Comment by aen1

Comment by aen1 2 days ago

3 replies

Here are some slides summarizing the shorter paper this is based on:

https://web.archive.org/web/20170809055122id_/https://learni...

tl;dr They did a qualitative survey of what other people think makes a great software engineer at Microsoft.

Their take aways:

- The ability to learn is more important than any individual technical skill

- Making good decisions is rarely discussed in the software engineering literature, but it is critical to being a great software engineer

- Software engineering is a sociotechnical undertaking

- Delivering the code is often insufficient; complex contextual technical considerations abound.

rukuu001 2 days ago

Thats a very handy link, thanks.

The whole 'sociotechnical' part is gaping black hole for most new devs I meet, because it's not taught, and I don't know that schools know how to teach it.

Anyone have any internal processes (or resources) for helping newbs understand that side of the job?
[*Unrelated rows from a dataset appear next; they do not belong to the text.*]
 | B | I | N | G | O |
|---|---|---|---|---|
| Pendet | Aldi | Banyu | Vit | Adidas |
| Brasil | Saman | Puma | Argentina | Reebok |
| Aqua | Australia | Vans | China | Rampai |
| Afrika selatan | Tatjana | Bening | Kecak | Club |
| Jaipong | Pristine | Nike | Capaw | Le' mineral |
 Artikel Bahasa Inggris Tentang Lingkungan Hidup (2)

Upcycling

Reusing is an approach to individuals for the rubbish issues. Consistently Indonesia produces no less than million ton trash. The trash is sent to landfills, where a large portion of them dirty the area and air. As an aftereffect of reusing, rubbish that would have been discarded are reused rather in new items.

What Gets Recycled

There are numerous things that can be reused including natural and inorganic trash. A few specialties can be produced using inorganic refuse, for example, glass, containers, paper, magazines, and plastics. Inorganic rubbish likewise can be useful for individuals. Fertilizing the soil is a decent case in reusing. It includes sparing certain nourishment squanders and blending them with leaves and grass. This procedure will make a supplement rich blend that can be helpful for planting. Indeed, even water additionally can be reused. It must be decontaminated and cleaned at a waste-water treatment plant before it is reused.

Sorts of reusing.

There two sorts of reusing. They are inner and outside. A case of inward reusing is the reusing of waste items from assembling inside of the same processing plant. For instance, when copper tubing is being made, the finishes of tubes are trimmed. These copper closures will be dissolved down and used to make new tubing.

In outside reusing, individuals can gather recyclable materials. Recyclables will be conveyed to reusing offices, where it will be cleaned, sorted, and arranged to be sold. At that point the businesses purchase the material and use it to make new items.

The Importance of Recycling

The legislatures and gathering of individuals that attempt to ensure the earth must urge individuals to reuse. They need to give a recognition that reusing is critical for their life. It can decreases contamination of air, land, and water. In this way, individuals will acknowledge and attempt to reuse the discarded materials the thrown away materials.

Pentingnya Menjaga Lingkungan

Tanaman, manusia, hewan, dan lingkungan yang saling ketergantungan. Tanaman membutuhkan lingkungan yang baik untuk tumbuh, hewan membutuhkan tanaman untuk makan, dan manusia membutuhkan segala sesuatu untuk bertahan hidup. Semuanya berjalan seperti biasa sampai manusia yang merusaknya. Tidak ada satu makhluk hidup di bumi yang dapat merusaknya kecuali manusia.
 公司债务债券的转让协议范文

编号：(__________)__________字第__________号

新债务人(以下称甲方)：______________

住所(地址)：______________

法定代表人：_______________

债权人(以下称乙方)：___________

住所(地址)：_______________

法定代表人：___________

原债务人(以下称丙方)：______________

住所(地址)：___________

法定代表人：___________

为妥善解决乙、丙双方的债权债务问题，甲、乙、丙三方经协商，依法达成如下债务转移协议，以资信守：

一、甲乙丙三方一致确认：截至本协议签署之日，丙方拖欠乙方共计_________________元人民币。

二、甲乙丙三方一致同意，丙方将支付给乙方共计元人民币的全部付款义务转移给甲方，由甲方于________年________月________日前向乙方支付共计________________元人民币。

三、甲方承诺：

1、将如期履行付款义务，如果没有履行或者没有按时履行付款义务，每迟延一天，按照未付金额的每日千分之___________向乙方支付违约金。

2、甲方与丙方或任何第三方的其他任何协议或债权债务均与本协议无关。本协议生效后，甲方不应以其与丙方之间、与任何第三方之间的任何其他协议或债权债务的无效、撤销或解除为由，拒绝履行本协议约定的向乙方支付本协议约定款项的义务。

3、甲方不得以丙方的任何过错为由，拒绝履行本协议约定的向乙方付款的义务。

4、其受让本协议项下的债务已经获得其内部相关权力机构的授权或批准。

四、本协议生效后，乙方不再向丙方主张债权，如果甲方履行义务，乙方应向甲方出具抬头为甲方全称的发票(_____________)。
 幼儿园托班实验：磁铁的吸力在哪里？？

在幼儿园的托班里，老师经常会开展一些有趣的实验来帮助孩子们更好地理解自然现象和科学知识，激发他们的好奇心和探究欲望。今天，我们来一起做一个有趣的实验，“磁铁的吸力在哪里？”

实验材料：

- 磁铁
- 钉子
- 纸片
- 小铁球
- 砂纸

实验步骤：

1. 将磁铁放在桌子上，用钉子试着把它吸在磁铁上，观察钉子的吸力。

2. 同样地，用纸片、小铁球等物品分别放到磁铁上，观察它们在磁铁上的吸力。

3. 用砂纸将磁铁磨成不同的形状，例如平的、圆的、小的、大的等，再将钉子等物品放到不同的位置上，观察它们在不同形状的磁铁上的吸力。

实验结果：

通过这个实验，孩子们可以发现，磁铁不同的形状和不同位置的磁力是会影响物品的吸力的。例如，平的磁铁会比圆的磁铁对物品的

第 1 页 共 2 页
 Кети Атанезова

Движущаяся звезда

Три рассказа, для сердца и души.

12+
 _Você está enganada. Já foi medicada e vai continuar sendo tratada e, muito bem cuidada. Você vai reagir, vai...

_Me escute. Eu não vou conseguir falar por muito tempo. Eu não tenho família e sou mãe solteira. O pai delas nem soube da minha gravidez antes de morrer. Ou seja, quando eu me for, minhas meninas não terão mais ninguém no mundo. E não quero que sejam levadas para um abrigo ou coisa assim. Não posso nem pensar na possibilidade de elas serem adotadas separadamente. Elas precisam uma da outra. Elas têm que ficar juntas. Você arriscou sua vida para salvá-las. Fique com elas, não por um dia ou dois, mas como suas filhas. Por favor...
  • svilen_dobrev 2 days ago

    check "recommended readings" on the right:

    https://www.svilendobrev.com/rabota/

    starting from Organisational patterns, down. Skip anything there about design/ architecture/ math.

    But: have in mind Conway's law - software-produced <=> organisation's-culture. So you can't dismiss entirely either of the two extremes of the socio-techical (human-machine) systems.

    IMO, Winnie the Pooh has much more sociotechnical hints than CS university course.